A summary of Applying SVMs to Face Detection by Edgar Osuna

Nicholas M. Synovic

10-24-2022 - 5 minutes read - 1004 words

A summary of Applying SVMs to Face Detection

Edgar Isuna; DOI

For the summary of the paper, go to the Summary section of this article.

A summary of Applying SVMs to Face Detection

First Pass

Discussion about the title, abstract, introduction, section and sub-section headings, and conclusion

The essay Applying SVMs to Face Detection by Edgar Osuna (as part of the larger Support vector machine collection of essays in the July/ August edition of the 1998 IEEE Intelligent Systems magazine) [1] describes the usage of Support Vector Machines (SVMs) to identify faces in static images and real time systems. The work goes into detail about previous systems that attempted this task, as well as a real time system that can classify images at 4 to 5 frames per second.

Context

What other types of papers is the work related to?

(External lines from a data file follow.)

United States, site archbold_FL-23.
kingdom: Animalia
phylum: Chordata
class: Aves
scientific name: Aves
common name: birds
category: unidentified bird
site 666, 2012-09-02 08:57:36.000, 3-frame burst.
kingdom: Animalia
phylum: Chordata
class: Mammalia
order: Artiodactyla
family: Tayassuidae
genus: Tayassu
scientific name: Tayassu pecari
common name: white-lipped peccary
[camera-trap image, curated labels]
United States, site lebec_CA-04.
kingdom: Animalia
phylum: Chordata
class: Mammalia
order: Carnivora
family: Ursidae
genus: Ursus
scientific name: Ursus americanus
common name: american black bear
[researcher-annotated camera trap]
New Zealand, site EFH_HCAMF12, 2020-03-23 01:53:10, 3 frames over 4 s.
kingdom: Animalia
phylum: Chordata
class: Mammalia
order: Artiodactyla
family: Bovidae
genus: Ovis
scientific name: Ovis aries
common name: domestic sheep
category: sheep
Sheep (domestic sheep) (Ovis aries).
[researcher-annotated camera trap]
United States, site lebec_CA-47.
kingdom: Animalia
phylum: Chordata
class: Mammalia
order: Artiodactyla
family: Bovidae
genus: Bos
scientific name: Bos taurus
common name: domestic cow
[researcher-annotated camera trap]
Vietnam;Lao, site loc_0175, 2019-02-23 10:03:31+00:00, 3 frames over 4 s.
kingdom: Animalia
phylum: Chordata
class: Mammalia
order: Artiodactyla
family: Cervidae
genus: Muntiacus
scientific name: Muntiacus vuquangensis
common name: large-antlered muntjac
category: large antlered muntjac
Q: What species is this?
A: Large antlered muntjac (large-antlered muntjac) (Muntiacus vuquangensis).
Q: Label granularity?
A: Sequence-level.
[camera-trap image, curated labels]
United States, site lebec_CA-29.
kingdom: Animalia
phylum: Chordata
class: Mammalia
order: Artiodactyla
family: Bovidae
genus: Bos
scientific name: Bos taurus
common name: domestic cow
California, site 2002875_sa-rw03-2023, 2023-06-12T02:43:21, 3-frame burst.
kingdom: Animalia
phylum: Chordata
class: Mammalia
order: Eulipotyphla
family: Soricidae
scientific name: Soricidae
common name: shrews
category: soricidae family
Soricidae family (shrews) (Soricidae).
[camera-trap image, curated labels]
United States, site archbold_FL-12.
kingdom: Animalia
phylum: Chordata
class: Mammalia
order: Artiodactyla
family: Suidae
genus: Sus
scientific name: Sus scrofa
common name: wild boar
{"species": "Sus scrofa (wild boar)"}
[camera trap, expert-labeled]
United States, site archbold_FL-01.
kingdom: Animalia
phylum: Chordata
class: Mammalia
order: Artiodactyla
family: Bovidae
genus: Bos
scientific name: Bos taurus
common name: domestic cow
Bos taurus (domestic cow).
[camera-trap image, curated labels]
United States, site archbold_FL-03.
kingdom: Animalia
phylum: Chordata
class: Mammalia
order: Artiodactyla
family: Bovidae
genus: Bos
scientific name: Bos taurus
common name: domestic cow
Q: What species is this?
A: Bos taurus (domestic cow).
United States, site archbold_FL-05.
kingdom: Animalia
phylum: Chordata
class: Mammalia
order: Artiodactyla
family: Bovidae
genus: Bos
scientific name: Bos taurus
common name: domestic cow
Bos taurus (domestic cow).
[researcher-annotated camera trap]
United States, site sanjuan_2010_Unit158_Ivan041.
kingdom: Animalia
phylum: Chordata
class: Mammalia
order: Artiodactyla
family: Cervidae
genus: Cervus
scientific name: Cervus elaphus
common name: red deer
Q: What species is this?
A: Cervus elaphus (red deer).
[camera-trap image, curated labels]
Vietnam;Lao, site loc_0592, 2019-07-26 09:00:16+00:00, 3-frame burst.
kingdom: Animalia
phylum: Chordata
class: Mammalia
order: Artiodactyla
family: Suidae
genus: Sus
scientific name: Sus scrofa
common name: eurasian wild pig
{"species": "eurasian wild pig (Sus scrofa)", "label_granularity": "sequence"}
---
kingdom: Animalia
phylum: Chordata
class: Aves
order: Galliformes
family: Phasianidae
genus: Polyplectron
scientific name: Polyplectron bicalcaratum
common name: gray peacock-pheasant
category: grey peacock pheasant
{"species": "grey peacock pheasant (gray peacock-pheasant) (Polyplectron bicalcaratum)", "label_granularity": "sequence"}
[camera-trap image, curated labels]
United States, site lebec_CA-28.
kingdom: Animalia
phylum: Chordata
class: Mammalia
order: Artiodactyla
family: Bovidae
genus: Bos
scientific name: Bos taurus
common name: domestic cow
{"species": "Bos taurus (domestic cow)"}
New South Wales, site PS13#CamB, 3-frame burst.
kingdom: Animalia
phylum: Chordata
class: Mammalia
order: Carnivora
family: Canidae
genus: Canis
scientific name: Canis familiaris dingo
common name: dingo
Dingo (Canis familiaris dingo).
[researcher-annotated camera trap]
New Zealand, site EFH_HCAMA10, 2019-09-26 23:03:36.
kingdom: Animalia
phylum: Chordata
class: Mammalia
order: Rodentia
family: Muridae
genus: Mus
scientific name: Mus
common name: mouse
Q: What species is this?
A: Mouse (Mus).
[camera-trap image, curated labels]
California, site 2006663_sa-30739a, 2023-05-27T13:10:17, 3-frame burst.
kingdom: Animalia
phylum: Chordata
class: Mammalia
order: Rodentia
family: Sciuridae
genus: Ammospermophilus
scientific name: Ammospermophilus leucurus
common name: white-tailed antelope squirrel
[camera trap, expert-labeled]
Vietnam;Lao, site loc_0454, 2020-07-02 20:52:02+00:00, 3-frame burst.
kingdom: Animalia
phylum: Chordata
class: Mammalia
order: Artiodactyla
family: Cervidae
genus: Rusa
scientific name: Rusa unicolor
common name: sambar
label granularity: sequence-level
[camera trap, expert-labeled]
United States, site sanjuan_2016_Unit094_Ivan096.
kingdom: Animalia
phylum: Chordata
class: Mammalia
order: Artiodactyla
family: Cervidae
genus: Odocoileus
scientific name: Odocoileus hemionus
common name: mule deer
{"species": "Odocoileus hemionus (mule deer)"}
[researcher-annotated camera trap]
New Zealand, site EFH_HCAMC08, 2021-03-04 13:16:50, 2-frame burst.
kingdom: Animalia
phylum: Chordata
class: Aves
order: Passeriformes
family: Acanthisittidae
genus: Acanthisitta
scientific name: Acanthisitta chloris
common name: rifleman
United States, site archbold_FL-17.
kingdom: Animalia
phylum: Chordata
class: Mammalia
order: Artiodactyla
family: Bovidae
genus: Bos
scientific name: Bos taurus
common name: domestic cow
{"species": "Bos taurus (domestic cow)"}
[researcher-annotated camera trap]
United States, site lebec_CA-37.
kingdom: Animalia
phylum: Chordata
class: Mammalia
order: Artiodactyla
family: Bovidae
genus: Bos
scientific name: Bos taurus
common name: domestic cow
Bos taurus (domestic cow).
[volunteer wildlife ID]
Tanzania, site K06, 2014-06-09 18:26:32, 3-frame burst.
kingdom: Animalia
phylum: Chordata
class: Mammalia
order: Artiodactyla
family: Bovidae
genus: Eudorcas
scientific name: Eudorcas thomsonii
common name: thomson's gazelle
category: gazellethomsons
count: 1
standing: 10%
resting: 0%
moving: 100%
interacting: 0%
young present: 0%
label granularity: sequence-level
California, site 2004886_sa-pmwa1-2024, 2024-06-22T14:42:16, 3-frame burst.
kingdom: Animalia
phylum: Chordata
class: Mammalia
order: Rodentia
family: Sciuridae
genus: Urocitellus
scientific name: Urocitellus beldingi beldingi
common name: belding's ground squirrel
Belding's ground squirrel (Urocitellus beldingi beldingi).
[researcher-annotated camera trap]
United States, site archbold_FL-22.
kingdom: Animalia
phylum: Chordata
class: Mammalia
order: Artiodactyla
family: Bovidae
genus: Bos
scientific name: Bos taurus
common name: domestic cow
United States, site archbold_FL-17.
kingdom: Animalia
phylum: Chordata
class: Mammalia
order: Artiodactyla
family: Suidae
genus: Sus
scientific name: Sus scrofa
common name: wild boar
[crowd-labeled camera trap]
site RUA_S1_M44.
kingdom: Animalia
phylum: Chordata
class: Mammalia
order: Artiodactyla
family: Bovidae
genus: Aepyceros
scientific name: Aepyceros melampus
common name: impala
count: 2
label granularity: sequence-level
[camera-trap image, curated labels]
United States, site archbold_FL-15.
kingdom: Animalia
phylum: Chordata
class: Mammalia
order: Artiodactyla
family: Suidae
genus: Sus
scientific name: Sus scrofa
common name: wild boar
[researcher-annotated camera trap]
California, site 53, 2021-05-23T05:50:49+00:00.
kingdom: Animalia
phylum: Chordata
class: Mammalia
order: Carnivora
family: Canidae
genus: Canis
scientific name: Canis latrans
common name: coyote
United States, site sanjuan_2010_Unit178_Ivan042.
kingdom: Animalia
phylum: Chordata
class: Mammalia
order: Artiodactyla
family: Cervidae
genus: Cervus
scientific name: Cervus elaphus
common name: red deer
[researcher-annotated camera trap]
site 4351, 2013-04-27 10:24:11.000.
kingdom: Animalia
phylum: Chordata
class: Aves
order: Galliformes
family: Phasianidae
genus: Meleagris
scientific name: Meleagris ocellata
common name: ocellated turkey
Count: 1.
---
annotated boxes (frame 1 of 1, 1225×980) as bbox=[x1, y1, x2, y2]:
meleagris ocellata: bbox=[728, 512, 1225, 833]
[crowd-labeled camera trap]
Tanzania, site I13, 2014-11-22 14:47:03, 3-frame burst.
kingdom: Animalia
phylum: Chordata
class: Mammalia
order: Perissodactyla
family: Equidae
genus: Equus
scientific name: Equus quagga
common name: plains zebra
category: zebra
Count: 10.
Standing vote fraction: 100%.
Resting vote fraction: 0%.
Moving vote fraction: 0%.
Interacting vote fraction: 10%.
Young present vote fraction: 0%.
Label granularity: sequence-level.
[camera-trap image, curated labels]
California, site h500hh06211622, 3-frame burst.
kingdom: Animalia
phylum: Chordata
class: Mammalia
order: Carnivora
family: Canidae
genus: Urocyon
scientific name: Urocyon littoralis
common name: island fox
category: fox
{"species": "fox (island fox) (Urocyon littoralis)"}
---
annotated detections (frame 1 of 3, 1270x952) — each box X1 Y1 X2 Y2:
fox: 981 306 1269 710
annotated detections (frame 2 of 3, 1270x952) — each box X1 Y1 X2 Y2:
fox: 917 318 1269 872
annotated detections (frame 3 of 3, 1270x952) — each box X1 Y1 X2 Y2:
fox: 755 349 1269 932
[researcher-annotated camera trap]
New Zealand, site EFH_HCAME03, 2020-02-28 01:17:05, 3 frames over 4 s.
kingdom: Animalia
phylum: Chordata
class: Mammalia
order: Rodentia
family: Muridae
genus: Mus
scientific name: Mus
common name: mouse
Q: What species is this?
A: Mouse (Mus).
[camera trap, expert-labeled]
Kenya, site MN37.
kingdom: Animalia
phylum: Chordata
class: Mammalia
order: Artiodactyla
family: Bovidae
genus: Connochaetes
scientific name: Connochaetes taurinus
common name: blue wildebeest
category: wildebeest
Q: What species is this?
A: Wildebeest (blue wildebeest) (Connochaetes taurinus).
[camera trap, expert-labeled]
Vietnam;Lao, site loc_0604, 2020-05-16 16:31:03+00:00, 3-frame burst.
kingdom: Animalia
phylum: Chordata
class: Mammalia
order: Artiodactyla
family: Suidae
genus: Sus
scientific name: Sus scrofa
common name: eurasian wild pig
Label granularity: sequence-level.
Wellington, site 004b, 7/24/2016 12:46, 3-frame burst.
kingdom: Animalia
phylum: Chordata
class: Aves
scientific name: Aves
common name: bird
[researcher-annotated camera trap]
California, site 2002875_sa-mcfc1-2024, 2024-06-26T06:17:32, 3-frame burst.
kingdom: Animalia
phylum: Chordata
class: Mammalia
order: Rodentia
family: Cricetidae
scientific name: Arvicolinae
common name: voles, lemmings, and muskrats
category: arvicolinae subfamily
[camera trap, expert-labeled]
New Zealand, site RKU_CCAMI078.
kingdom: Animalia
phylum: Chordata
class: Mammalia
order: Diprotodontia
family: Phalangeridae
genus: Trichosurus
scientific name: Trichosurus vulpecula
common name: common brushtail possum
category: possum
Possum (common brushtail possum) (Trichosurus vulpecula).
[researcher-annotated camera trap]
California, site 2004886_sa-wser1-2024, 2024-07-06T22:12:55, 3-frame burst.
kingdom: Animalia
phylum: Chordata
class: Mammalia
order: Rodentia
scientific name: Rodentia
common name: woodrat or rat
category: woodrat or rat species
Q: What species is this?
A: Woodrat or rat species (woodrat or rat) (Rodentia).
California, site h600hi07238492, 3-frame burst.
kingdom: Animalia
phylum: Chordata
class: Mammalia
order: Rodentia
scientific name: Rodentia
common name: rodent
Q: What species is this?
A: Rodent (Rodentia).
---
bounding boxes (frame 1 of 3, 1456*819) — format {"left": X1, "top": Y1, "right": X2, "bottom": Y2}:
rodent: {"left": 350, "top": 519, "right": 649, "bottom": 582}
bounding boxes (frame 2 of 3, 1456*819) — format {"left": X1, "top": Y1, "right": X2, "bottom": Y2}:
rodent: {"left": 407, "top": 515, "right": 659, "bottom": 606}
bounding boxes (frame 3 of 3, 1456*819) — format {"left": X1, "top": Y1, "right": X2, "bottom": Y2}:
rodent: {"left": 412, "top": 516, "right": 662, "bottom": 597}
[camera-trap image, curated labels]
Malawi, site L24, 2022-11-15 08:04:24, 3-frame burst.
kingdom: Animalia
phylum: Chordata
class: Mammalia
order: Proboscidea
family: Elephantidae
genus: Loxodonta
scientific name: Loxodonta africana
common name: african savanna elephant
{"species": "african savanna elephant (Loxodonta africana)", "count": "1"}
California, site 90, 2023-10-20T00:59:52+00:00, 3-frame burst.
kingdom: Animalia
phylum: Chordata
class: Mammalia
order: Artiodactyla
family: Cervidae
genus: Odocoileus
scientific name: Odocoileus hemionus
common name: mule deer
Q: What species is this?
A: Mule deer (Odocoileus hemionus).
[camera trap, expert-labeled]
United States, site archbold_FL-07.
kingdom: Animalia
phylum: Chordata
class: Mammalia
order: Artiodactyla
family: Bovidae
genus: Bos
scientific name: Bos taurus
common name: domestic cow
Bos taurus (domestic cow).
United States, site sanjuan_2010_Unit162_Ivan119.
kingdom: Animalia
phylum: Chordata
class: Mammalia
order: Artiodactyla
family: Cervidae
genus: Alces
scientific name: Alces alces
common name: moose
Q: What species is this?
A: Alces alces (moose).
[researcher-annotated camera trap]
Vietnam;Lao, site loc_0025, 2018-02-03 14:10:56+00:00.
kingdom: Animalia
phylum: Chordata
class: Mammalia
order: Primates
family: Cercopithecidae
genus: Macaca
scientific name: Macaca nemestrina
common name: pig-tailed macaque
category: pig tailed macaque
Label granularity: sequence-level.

This essay is most similar to papers that discuss systems that implement face detection.

Contributions

What are the author’s main contributions?

The author’s main contributions are a system that utilizes SVMs for real time facial detection. Additionally, their contributions include a discuss of previous systems that attempted this task.

Second Pass

Background Work

What has been done prior to this paper?

Quote from the Previous systems section of the paper:

“Researchers have approached the face-detection problem with different techniques in the last few years, including neural networks [2] [3], detection of face features and use of geometrical constraints [4], density estimation of the training data [5], labeled graphs [6], and clustering and distribution-based modeling [7] [8].”

Motivation

Why should we care about this paper?

We should care about this essay as it proposes an SVM based solution for both static image and real time face detection.

Figures, Diagrams, Illustrations, and Graphs

Are the axes properly labeled? Are results shown with error bars, so that conclusions are statistically significant?

The figures are clear and explained well through their captions. However, Table 2 uses a metric called “False Alarms” to measure the number of times the system reported a “face” that wasn’t a face. A more appropriate metric, such as recall, would have been appropriate in this case.

Clarity

Is the paper well written?

The paper is well written, however, it can be improved upon. The biggest complaint that I have is the usage of bullet points to describe tasks/ steps that were taken to complete a task. Additionally, many bullet points contained more than one sentence. I find it to be more appropriate for papers to utilize bullet points for short, unordered lists. Most appropriately used when listing off different techniques or definitions, which this essay does utilize. Aside from that, the individual steps are written well and clearly, and seem to be fairly reproducible.

Relevant Work

Mark relevant work for review

The following relevant work can be found in the Citations section of this article.

Detection and localization of faces on digital images [2]
Human Face Detection in Visual Scenes [3]
Human face detection in a complex background [4]
Probabilistic visual learning for object detection [5]
Determination of face position and pose with a learned representation based on labeled graphs [6]
Learning and Example Selection for Object and Pattern Detection [7]
Example-based learning for view-based human face detection [8]

Author Assumptions

What assumptions does the author(s) make? Are they justified assumptions?

The authors trained their system to identify vertically oriented, gray-scale images of faces for their static image face detector. They make no mention as to whether this detector is capable of identifying faces in off axis positions, or if their system is capable enough to orient faces properly.

Correctness

Do the assumptions seem valid?

Without understanding the availability of data sets at the time, this seems like a valid assumption to make. However, simple data augmentation (such as rotating the image) could’ve been done to increase the number of training examples of faces not in the vertical orientation.

Future Directions

My own proposed future directions for the work

A re-implementation of their work, both on static images and real time image capture, would be interesting to perform on devices such as cameras, Raspberry Pis, or other low powered systems. Additionally, comparing the power draw between an SVM based solution and one that is powered by DL would be interesting as well.

Summary

A summary of the paper

The essay Applying SVMS to Face Detection by Edgar Osuna (as part of the larger Support vector machine collection of essays in the July/ August edition of the 1998 IEEE Intelligent Systems magazine) [1] describes the usage of Support Vector Machines (SVMs) to identify faces in static images and real time systems. The author goes into detail about existing systems that were powered by non-SVM techniques, as well as presenting their own system (for both static image and real time image capture) for face detection.

Their static image system only works on gray scale images of vertically aligned faces. Additionally, they used a small data set to train the SVM. In doing so, they limit the usage of the static image system to that specific domain, as well as potentially creating a system that is unable to detect a face in all potential cases (such as different ethnicity, lighting conditions, face orientations, etc.).

Their real time image capture system works on full color images of vertically aligned faces by using a combination of a skin detector and a “primitive” motion detector. This system was capable of recognizing faces at 4 to 5 frames per second.

Summarization Technique

This paper was summarized using a modified technique proposed by S. Keshav in his work How to Read a Paper [0].